Extrait choisi:
== == ==

Le Gouvernement français aurait pu profiter de cette affaire pour provoquer la fin d’un régime dictatorial et sanguinaire : soit en incitant vigoureusement au changement d’orientation, soit en imposant des règles minimum en terme de démocratie et de respect des droits de l’homme, en contrepartie de l’aide financière qu’elle maintient directement et indirectement.

L’affaire BORREL ( vraisemblable meurtre maquillé en suicide) : trois niveaux distincts de responsabilité :

1 – D’abord l’assassinat probablement par des Djiboutiens. Qui ? Agissant sur instruction de qui ?
2 – Ensuite la mise en scène du suicide, probablement par des djiboutiens ? Agissant sur instruction de qui ?
3 – L’accréditation de la thèse du suicide par les autorités françaises. Dans le cas du juge Borrel, s’il y a eu meurtre comme désormais tout le laisse supposer, il est clair que ce meurtre a été maquillé en suicide avec l’accord ( la complicité ?) de la France. Ce sont bien les français qui ont certifié, dans les heures suivant la découverte du corps, qu’il s’agissait d’un « suicide regrettable ». Ce serait le Chef (français) de la Mission de Coopération de l’époque qui aurait pris la décision de déclarer que ce n’était pas un meurtre … C’est un juge français qui l’a confirmé plus tard.

On comprend ainsi que les autorités françaises n’ont aucun intérêt aujourd’hui (ni hier) à ce que cette affaire soit élucidée, car la mise au jour de l’assassinat pourrait impliquer non seulement des djiboutiens mais aussi des français aux intérêts tapis dans l’ombre.

== == ==

Travail demandé:
D'après l'extrait sur l'affaire Borrel, qui aurait pris la décision de déclarer que la mort du juge n'était pas un meurtre ?

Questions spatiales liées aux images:
== == ==

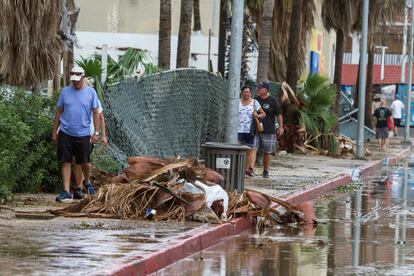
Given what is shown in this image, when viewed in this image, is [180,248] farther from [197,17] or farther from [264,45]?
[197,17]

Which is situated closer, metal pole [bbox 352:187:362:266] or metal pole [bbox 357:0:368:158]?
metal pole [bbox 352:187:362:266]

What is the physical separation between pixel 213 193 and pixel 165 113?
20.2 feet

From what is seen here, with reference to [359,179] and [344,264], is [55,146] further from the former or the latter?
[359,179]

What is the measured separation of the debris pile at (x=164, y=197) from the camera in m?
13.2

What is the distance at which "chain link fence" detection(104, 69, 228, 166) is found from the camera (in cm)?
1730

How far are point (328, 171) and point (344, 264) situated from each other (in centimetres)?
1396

== == ==

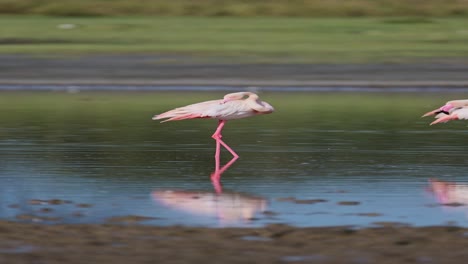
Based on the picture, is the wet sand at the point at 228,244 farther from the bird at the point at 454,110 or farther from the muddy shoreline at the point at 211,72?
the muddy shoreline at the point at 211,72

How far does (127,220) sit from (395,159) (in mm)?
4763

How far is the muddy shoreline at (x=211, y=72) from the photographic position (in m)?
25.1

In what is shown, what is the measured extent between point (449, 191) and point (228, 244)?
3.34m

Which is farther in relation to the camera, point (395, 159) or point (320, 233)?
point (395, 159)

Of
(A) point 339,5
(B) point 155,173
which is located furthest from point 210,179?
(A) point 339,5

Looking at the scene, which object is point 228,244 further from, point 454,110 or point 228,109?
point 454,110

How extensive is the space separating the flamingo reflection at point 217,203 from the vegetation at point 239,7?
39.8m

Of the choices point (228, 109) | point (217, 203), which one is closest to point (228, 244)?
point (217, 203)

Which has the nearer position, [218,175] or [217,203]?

== == ==

Corrigé:
Le chef (français) de la Mission de Coopération de l'époque.